* _PASSAGE PROVIDED_:
**********

R. DAVID PROCTOR, District Judge.
This case is before the court on: (1) the Motion to Dismiss Plaintiff's First Amended Complaint filed by Defendants City of Homewood, Doug Finch, and Ted Springfield (Doc. # 46), (2) the Motion to Strike filed by the City, Finch, and Springfield, (3) the Motion to Dismiss filed by Defendant Jefferson County District Attorney's Office (Doc. # 60), and (4) Plaintiff's Motion for Ex Parte Hearing (Doc. # 64). The motions are fully briefed and under submission. (See Docs. # 47, 51, 53, 76-77, 79).

**********

* _ACTIONS TO TAKE_:
**1)** In the court passage, what docket number goes with the Motion to Dismiss filed by the Jefferson County District Attorney's Office?
**2)** Echo the rows word for word, beginning with the very first row and ending after the line containing "68.0 inches".
The rows that come next have no connection to the court passage.

* _EXERCISE INPUT_:

**********

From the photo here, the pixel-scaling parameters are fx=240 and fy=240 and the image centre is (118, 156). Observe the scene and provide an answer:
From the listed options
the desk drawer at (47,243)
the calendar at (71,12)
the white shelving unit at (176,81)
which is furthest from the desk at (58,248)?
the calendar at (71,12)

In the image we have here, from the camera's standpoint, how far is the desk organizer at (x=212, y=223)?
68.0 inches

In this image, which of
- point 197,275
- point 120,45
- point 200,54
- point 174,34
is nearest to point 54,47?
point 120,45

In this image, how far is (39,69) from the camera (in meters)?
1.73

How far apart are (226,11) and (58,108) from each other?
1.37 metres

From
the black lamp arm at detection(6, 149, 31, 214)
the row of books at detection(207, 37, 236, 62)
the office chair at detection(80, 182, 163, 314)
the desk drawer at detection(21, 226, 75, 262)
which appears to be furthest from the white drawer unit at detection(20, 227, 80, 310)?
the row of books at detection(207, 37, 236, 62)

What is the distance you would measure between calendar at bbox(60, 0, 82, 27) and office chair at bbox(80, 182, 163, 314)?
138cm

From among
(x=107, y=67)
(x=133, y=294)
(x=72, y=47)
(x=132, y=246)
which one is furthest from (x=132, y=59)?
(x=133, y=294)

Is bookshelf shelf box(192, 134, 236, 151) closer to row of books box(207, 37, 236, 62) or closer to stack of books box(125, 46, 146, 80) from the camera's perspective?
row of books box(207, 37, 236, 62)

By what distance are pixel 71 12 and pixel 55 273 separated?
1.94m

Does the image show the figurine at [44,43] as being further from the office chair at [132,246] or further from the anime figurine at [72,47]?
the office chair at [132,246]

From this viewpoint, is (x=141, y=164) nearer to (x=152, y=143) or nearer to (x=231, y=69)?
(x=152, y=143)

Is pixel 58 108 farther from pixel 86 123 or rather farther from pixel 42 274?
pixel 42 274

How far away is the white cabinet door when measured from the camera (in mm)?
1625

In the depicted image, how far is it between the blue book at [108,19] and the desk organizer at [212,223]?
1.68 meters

**********

* _THE SOLUTIONS_:
**1)** Doc. # 60

**2)**
From the photo here, the pixel-scaling parameters are fx=240 and fy=240 and the image centre is (118, 156). Observe the scene and provide an answer:
From the listed options
the desk drawer at (47,243)
the calendar at (71,12)
the white shelving unit at (176,81)
which is furthest from the desk at (58,248)?
the calendar at (71,12)

In the image we have here, from the camera's standpoint, how far is the desk organizer at (x=212, y=223)?
68.0 inches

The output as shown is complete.